> Exercise
Given the material below, return only the lines starting at the line with "budowa procesu sprzedaży b2b" and ending at the line with "Droidiga-g11E字体转换", exactly as they appear.

> Records shown

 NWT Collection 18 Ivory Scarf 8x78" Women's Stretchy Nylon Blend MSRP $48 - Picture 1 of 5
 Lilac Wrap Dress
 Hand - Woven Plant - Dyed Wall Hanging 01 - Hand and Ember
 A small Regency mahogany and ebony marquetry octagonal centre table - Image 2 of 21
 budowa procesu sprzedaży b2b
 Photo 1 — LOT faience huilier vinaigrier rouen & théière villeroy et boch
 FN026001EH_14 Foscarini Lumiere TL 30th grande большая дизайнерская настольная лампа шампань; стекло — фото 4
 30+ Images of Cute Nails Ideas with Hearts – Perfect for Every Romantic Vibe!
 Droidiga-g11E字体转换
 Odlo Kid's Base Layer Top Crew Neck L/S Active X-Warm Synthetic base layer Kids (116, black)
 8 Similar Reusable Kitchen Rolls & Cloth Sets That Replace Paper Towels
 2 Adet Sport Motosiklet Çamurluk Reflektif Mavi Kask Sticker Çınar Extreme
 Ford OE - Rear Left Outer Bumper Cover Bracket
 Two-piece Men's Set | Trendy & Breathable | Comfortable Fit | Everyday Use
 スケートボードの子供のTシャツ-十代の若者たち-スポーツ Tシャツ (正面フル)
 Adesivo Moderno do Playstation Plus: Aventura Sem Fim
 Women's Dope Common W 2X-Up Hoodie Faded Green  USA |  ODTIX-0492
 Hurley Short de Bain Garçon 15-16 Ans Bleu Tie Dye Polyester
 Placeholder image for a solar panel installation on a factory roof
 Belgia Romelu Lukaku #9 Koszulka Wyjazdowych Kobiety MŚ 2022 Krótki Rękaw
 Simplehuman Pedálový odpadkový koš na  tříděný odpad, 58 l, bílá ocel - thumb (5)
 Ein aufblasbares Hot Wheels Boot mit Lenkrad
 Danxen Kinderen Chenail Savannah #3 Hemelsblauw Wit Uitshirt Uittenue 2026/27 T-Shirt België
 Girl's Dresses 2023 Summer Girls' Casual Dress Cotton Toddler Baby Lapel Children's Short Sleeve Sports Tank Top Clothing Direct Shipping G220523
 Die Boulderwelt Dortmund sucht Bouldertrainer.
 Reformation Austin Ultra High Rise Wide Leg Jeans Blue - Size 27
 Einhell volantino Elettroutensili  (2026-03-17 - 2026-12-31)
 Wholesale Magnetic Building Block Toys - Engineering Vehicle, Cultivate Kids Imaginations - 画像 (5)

> Expected answer
 budowa procesu sprzedaży b2b
 Photo 1 — LOT faience huilier vinaigrier rouen & théière villeroy et boch
 FN026001EH_14 Foscarini Lumiere TL 30th grande большая дизайнерская настольная лампа шампань; стекло — фото 4
 30+ Images of Cute Nails Ideas with Hearts – Perfect for Every Romantic Vibe!
 Droidiga-g11E字体转换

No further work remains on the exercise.